- _Request_
Copy the rows from the line containing "How far is (x=44, y=238)" down through the line containing "Answer: the point at 326,105", swapping "bicycle fender" for "mudguard" and changing nothing else.

- _Record list_
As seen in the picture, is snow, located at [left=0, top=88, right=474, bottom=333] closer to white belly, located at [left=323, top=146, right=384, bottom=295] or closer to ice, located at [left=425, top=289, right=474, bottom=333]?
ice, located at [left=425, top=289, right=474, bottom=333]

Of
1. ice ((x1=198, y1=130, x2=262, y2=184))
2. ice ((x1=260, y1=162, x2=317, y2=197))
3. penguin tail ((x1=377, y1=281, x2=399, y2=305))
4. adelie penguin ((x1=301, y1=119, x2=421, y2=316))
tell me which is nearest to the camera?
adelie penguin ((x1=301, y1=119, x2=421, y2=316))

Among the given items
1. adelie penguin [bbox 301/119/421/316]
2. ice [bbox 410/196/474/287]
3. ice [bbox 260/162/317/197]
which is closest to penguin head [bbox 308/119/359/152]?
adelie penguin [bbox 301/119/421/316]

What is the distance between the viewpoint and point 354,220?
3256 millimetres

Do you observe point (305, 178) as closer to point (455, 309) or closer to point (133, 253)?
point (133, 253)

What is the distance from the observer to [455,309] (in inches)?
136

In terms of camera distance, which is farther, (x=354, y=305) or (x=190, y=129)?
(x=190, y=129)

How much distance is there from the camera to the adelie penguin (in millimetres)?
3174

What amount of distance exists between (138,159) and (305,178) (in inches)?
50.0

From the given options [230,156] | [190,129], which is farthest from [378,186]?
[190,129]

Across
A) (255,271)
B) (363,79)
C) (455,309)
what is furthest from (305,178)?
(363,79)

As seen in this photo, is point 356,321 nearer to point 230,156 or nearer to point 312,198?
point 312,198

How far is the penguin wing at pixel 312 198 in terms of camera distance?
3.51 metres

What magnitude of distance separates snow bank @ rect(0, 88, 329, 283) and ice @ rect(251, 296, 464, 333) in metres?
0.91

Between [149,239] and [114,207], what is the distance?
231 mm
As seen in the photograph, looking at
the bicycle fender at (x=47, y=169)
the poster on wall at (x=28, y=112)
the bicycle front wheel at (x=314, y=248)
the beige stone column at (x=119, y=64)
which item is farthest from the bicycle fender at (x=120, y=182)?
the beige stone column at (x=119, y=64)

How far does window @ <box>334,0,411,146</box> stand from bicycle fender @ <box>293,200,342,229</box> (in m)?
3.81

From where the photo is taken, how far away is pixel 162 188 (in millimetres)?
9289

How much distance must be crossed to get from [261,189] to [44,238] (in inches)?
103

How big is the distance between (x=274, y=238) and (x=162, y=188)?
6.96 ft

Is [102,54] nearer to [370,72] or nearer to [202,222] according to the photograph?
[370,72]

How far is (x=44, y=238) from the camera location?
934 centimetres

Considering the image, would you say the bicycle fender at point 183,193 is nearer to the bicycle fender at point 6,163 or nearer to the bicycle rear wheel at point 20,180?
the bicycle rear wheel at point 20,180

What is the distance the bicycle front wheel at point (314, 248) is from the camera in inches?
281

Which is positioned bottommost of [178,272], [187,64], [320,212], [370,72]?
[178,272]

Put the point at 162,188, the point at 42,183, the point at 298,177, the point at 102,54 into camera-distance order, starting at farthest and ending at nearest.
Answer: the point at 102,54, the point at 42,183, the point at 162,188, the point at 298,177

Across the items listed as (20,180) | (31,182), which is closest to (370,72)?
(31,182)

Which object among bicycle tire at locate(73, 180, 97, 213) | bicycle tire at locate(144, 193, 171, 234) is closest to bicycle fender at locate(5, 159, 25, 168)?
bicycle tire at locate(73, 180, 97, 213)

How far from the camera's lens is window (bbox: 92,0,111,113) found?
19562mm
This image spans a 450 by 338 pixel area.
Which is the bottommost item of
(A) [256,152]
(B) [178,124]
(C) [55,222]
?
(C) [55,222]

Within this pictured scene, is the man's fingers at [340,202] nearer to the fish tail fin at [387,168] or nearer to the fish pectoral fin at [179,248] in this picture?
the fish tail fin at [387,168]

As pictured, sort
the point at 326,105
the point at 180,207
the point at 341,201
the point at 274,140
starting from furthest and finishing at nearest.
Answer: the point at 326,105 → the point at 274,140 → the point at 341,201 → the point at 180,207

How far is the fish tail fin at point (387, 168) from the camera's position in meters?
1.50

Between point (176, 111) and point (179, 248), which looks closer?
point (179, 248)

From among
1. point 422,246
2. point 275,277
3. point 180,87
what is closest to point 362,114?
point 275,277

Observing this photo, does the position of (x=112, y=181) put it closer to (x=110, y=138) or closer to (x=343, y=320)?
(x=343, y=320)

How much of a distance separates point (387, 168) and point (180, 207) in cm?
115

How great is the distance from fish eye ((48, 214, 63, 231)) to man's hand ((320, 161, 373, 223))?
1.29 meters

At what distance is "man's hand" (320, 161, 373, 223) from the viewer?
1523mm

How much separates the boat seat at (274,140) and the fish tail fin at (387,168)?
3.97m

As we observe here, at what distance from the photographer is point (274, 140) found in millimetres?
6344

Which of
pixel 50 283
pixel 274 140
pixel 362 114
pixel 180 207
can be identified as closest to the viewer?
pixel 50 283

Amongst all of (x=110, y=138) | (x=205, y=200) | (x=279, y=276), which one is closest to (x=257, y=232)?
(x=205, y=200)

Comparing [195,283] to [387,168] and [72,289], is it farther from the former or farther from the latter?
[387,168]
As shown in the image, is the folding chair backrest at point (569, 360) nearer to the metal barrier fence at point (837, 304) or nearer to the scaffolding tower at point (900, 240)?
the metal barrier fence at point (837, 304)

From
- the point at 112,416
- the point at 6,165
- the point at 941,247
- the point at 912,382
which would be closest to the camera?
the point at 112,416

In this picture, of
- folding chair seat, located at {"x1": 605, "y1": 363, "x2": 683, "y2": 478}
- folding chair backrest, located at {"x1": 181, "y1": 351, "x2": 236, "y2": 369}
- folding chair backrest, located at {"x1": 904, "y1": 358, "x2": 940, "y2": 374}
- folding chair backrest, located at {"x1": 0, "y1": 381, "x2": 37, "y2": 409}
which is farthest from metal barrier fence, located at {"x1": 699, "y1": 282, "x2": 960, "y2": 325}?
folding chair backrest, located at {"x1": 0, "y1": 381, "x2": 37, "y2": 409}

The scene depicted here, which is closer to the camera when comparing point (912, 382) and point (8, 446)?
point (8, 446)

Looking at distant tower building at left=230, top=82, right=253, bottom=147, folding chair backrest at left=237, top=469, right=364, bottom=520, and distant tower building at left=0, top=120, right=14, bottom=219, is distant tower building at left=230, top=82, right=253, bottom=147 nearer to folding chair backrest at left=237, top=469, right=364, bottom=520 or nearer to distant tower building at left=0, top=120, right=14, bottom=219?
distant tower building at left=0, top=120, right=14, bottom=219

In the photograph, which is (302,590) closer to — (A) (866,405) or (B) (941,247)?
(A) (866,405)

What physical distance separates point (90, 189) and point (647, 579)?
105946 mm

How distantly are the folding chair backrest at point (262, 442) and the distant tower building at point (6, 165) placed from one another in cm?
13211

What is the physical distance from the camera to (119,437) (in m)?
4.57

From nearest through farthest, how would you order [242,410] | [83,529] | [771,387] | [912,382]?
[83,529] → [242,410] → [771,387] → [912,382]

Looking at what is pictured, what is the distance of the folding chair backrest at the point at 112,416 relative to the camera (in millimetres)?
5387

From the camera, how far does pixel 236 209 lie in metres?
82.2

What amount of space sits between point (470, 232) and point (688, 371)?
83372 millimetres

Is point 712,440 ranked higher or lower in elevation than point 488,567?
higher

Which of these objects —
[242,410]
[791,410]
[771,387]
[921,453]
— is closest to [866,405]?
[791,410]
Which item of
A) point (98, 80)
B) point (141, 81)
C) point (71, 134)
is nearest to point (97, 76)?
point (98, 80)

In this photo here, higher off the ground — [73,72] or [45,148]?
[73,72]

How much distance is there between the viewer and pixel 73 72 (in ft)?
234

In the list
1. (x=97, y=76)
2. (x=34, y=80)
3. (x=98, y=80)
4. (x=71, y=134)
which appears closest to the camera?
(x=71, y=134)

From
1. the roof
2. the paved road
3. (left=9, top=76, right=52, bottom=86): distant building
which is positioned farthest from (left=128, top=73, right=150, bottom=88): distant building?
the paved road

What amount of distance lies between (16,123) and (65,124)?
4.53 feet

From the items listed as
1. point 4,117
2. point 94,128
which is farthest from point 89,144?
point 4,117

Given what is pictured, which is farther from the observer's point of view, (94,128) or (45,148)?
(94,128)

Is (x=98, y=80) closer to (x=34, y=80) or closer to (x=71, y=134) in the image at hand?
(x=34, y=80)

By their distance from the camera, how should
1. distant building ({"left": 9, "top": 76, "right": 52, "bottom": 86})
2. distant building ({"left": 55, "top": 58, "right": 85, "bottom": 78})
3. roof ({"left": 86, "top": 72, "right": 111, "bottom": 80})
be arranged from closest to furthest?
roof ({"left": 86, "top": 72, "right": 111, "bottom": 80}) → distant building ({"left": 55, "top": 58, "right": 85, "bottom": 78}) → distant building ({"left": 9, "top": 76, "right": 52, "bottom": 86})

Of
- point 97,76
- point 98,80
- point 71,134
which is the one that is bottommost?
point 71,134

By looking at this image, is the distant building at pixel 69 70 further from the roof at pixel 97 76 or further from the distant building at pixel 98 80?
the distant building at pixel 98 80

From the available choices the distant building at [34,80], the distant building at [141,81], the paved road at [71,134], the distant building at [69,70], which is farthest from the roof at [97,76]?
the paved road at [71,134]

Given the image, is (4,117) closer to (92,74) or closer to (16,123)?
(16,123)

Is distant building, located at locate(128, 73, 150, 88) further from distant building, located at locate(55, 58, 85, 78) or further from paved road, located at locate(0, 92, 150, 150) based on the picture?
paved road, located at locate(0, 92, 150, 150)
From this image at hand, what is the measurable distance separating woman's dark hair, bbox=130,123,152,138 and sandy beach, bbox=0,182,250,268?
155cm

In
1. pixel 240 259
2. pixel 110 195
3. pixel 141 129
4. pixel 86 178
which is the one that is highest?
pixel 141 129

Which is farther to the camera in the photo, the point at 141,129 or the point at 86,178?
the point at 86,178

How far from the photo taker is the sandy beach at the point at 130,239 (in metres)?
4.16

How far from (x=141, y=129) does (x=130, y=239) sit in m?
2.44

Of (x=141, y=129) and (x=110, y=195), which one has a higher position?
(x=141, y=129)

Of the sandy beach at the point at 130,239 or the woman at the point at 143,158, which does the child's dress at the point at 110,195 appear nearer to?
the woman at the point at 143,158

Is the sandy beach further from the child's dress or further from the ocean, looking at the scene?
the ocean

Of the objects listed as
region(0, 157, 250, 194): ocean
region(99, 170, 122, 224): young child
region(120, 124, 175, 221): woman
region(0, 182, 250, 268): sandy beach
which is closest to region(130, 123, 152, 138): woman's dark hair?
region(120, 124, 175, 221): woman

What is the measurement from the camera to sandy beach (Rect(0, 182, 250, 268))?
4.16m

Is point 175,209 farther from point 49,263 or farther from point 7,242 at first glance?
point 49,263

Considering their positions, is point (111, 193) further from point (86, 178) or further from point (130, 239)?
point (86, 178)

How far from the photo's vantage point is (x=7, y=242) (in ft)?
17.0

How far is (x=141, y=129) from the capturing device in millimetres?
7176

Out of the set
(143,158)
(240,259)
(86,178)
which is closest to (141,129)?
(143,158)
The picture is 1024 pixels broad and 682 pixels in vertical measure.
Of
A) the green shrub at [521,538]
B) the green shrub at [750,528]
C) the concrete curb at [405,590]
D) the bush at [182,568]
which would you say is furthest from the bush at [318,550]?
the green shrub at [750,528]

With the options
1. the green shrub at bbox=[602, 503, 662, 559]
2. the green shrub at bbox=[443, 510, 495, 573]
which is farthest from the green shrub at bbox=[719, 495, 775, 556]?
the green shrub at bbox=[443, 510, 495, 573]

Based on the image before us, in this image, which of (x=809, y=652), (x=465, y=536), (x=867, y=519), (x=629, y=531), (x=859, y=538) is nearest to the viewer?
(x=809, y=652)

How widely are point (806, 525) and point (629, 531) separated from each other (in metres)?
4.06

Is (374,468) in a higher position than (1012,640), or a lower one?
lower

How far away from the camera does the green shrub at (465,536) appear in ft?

- _Solution_
How far is (x=44, y=238) from the camera location?
934 centimetres

Considering the image, would you say the mudguard at point 183,193 is nearer to the mudguard at point 6,163 or nearer to the bicycle rear wheel at point 20,180?
the bicycle rear wheel at point 20,180

What is the distance the bicycle front wheel at point (314, 248) is from the camera in inches?
281

Which is positioned bottommost of [178,272], [187,64], [320,212], [370,72]?
[178,272]

Put the point at 162,188, the point at 42,183, the point at 298,177, the point at 102,54 into camera-distance order, starting at farthest and ending at nearest.
Answer: the point at 102,54, the point at 42,183, the point at 162,188, the point at 298,177

Across the items listed as (20,180) | (31,182), which is closest to (370,72)?
(31,182)

Which object among bicycle tire at locate(73, 180, 97, 213) | bicycle tire at locate(144, 193, 171, 234) is closest to mudguard at locate(5, 159, 25, 168)?
bicycle tire at locate(73, 180, 97, 213)

How far from the camera's lens is window (bbox: 92,0,111,113) found?
19562mm
This image spans a 450 by 338 pixel area.
Which is the bottommost item of
(A) [256,152]
(B) [178,124]
(C) [55,222]
?
(C) [55,222]

Within this pictured scene, is the man's fingers at [340,202] nearer to the fish tail fin at [387,168] or nearer to the fish pectoral fin at [179,248] in this picture?
the fish tail fin at [387,168]

As pictured, sort
the point at 326,105
the point at 180,207
the point at 341,201
the point at 274,140
starting from furthest and finishing at nearest.
Answer: the point at 326,105 → the point at 274,140 → the point at 341,201 → the point at 180,207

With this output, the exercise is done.